As demonstrated in the presentation, China-based threat actors have targeted entities nearly globally, employing techniques and using different methodologies to make attribution increasingly harder. Microsoft analysts assess that China’s cyber operations will continue to move along their geopolitical agenda, likely continuing to use some of the techniques mentioned in the presentation to conduct their intelligence collection. The graphic below illustrates how quickly we observe China-based threat actors and others exploiting zero-day vulnerabilities and then those exploits becoming broadly available in the wild.

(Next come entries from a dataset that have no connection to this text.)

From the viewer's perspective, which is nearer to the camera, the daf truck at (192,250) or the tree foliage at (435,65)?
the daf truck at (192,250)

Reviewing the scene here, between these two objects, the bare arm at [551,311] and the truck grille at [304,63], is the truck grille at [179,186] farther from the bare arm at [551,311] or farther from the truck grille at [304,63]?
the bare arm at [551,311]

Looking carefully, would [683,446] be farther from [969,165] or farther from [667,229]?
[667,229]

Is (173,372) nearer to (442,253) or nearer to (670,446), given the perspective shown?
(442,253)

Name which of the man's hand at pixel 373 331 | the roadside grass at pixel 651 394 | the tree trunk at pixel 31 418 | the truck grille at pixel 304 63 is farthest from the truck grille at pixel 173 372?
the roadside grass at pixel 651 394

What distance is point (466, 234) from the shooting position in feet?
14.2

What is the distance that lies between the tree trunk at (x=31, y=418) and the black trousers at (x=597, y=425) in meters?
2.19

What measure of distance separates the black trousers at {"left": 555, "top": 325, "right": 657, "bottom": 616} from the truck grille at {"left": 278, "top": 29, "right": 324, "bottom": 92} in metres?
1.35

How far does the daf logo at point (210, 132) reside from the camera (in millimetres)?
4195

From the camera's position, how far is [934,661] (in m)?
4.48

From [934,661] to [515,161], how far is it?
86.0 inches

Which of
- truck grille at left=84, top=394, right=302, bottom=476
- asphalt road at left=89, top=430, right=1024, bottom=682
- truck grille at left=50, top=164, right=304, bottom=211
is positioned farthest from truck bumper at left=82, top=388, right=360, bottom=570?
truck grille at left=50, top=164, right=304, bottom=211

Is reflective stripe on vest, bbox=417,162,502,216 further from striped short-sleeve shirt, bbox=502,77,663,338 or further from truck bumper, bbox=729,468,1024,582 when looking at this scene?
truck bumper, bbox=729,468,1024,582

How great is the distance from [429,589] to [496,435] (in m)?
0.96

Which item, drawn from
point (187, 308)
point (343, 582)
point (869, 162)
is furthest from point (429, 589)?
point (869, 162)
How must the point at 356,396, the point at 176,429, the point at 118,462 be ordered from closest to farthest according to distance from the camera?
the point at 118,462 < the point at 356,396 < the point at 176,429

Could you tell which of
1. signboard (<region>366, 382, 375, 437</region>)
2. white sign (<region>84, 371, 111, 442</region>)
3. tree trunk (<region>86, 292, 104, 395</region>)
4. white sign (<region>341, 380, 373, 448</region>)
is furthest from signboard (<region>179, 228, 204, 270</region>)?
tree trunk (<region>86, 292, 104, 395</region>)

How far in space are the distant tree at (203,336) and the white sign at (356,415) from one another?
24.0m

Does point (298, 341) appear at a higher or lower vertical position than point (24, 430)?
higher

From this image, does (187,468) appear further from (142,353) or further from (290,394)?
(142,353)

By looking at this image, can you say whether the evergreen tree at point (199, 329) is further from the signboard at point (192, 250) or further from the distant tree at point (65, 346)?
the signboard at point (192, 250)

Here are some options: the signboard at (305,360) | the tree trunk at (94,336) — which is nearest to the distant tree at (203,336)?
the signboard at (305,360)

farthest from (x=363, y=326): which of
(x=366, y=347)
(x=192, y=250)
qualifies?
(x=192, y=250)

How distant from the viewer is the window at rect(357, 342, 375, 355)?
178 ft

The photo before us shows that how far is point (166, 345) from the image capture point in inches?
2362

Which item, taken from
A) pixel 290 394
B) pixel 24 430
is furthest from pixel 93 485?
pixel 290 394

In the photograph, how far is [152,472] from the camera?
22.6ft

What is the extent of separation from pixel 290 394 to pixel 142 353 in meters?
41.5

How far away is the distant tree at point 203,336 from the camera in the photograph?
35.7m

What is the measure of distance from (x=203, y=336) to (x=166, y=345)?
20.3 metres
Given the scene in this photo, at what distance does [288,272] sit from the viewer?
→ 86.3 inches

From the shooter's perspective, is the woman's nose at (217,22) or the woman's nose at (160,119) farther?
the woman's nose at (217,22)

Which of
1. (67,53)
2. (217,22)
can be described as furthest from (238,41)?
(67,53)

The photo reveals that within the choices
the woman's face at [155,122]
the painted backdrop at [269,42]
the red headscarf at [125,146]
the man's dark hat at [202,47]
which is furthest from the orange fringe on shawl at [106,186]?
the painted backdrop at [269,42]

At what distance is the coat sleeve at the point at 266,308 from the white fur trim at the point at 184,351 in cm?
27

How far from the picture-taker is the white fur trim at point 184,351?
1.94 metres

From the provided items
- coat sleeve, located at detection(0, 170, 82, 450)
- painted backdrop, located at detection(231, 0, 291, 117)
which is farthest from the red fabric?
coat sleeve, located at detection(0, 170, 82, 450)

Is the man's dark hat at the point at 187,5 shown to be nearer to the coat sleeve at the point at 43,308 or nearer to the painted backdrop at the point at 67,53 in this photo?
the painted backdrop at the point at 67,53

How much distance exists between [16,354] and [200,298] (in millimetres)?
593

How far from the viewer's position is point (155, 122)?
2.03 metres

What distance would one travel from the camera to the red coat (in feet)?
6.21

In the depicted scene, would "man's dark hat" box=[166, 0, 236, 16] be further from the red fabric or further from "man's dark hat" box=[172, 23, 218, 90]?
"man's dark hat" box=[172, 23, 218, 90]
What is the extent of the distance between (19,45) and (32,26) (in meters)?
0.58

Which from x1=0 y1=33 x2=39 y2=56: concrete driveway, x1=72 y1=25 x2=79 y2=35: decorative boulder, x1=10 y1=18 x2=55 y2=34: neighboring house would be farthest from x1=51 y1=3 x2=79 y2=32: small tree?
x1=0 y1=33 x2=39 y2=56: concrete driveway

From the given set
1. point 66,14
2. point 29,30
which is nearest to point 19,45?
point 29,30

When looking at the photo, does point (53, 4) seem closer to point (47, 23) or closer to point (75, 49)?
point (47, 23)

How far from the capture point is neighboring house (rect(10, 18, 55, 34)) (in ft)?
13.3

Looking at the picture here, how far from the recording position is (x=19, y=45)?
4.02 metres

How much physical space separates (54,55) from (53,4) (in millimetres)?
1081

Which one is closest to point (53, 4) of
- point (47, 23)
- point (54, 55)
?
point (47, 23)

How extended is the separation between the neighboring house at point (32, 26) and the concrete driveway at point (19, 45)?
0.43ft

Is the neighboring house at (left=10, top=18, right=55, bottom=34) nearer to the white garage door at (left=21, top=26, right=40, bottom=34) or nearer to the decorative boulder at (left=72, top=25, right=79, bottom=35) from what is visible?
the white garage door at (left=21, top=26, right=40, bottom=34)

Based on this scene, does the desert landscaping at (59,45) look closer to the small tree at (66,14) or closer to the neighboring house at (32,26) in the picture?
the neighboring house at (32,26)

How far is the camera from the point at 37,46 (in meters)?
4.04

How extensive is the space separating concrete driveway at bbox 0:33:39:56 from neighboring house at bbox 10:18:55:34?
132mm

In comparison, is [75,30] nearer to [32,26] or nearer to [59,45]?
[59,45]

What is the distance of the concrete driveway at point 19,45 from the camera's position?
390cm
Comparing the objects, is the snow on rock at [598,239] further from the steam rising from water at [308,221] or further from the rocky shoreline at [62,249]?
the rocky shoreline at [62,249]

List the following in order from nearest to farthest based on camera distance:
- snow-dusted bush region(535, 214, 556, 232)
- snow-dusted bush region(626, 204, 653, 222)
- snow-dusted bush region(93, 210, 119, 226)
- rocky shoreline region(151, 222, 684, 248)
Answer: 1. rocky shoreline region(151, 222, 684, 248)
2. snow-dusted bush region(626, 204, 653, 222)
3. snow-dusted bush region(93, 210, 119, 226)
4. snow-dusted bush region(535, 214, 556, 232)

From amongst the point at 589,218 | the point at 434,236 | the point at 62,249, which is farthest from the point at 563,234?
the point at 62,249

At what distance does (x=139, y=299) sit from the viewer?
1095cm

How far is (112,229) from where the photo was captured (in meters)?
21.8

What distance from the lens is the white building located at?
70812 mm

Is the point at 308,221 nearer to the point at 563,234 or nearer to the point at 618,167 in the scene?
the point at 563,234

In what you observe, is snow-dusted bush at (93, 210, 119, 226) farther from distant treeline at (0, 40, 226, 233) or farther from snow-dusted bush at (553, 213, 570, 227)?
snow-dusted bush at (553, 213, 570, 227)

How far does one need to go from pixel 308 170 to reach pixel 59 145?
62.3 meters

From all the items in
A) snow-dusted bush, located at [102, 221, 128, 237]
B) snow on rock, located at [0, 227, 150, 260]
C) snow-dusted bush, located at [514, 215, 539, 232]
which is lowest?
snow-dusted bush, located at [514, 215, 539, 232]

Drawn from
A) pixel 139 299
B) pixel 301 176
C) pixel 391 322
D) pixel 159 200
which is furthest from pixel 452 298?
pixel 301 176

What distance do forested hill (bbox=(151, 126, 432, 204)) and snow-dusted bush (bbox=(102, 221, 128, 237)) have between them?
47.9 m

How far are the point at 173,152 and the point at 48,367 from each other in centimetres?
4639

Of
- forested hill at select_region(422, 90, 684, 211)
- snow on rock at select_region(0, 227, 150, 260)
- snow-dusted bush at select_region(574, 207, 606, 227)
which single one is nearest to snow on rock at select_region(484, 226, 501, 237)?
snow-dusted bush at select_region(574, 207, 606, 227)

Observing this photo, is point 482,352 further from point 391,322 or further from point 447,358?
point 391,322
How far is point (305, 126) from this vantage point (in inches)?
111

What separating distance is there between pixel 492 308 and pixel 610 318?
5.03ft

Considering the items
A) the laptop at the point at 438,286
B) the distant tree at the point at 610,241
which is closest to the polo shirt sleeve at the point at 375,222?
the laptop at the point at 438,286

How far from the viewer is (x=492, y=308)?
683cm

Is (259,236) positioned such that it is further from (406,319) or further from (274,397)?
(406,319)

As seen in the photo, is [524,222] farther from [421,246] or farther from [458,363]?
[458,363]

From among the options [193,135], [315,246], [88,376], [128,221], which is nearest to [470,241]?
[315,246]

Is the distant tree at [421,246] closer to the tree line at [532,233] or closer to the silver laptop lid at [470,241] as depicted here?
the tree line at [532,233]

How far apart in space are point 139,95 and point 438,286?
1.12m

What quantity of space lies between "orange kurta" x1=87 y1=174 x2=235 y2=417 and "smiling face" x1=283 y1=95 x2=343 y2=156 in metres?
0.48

ZINC weaponizing open-source software

In this talk, Microsoft and LinkedIn analysts detail recent activity of a North-Korea based nation-state threat actor we track as ZINC. Analysts detailed the findings of their investigation (previously covered in this blog) and walked through the series of observed ZINC attacks that targeted 125 different victims spanning 34 countries, noting the attacks appear to be motivated by traditional cyber-espionage and theft of personal and corporate data. A few highlights include:

• In September 2022, Microsoft disclosed detection of a wide range of social engineering campaigns using weaponized legitimate open-source software. MSTIC observed activity targeting employees in organizations across multiple industries including media, defense and aerospace, and IT services in the US, UK, India, and Russia.
• Based on the observed tradecraft, infrastructure, tooling, and account affiliations, MSTIC attributes this campaign with high confidence to ZINC, a state-sponsored group based out of North Korea with objectives focused on espionage, data theft, financial gain, and network destruction.
• When analyzing the data from an industry sector perspective, we observed that ZINC chose to deliver malware most likely to succeed in a specific environment, for example, targeting IT service providers with terminal tools and targeting media and defense companies with fake job offers to be loaded into weaponized PDF readers.
• ZINC has successfully compromised numerous organizations since June 2022, when the actor began employing traditional social engineering tactics by initially connecting with individuals on LinkedIn to establish a level of trust with their targets.
• Upon successful connection, ZINC encouraged continued communication over WhatsApp, which acted as the means of delivery for their malicious payloads. MSTIC observed ZINC weaponizing a wide range of open-source software including PuTTY, KiTTY, TightVNC, Sumatra PDF Reader, and muPDF/Subliminal Recording software installer for these attacks. ZINC was observed attempting to move laterally across victim networks and exfiltrate collected information from.

As the threat landscape continues to evolve, Microsoft strives to continuously improve security for all, through collaboration with customers and partners and by sharing our research with the larger security community. We would like to extend our thanks to CyberWarCon and LinkedIn for their community partnership.